What this task involves: Write out every entry precisely as given, leaving the pictures out.

Data records:
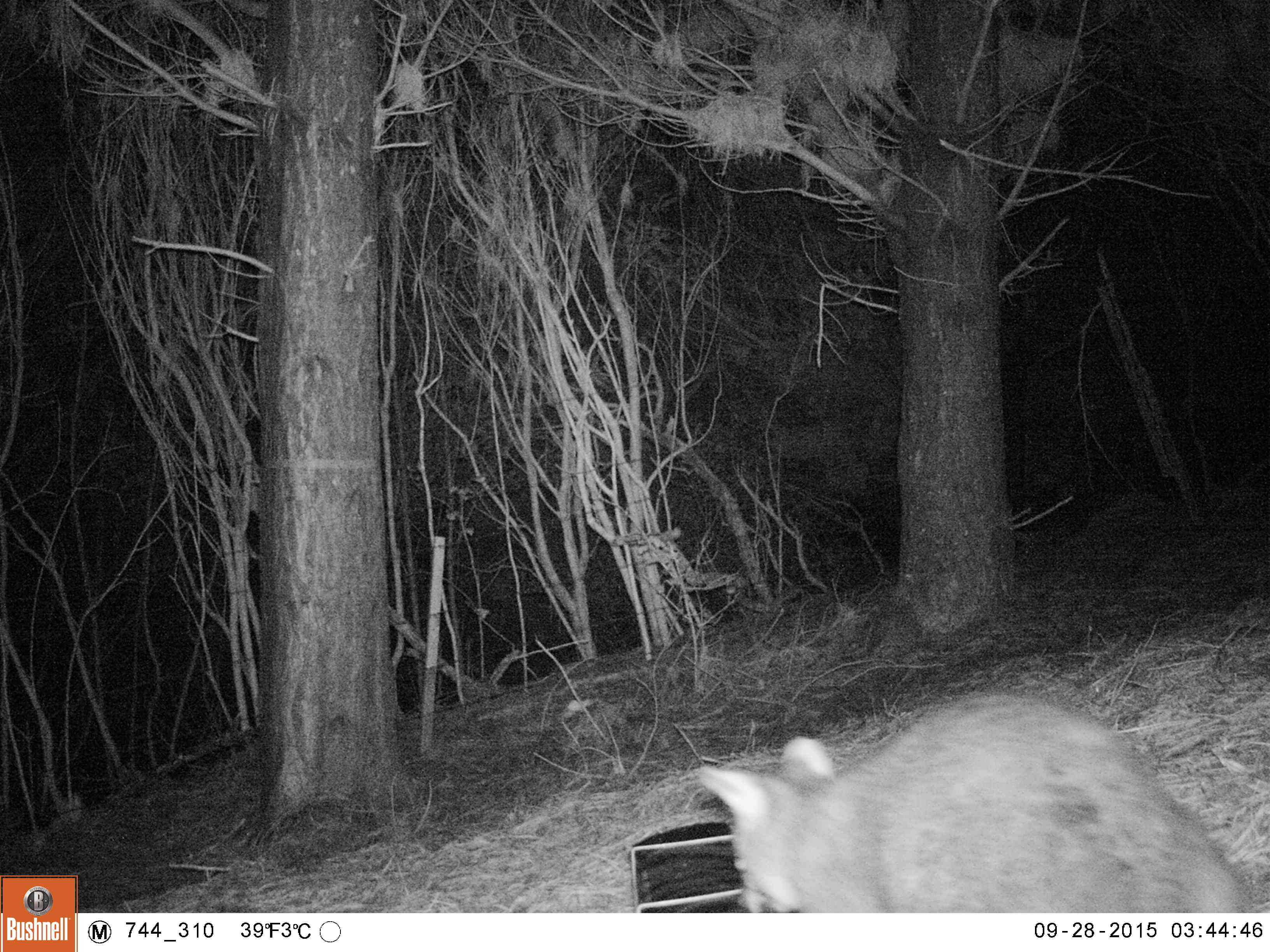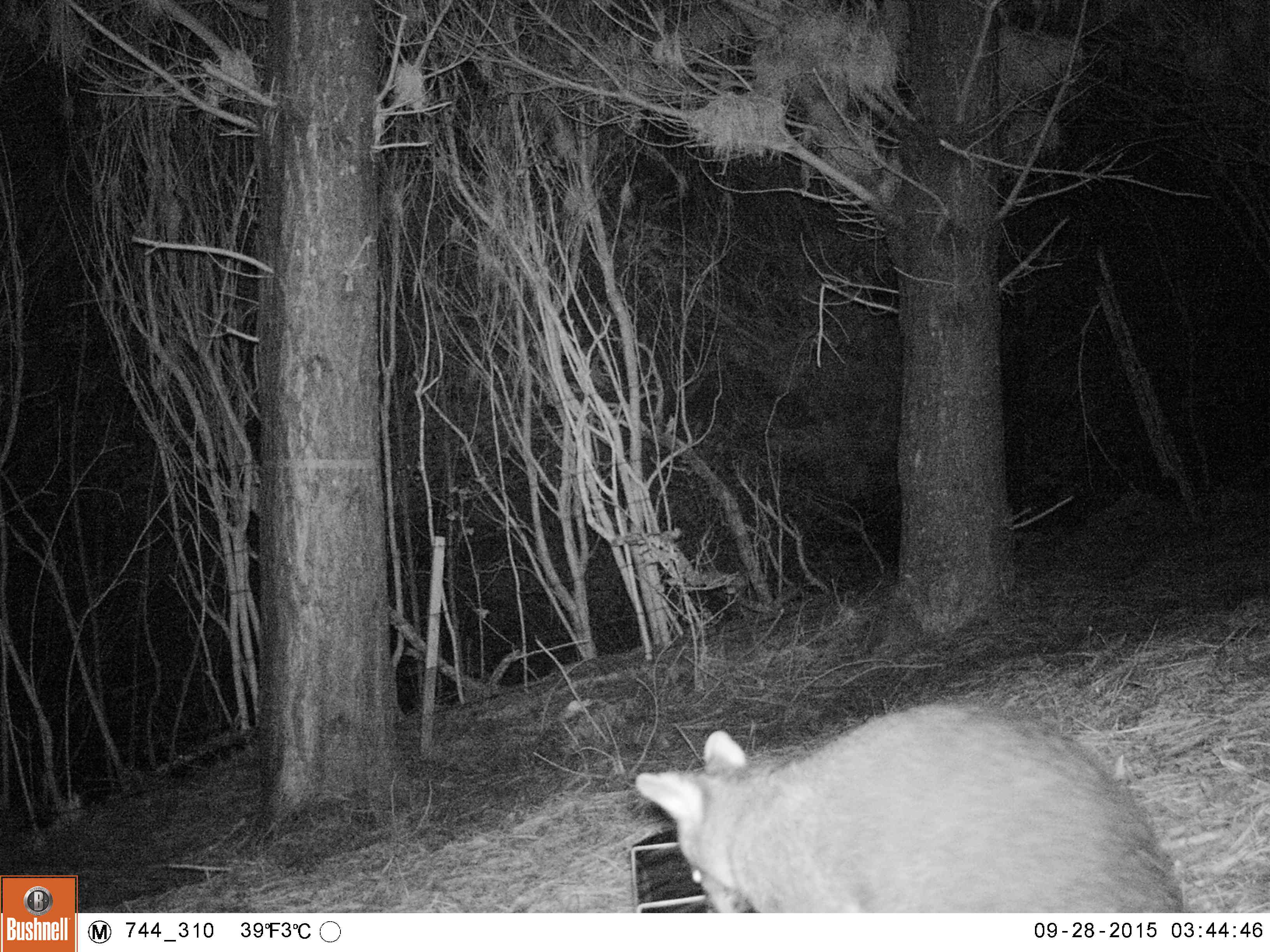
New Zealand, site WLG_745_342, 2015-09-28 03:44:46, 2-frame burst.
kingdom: Animalia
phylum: Chordata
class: Mammalia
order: Diprotodontia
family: Phalangeridae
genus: Trichosurus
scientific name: Trichosurus vulpecula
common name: common brushtail possum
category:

Written solution:
New Zealand, site WLG_745_342, 2015-09-28 03:44:46, 2-frame burst.
kingdom: Animalia
phylum: Chordata
class: Mammalia
order: Diprotodontia
family: Phalangeridae
genus: Trichosurus
scientific name: Trichosurus vulpecula
common name: common brushtail possum
category:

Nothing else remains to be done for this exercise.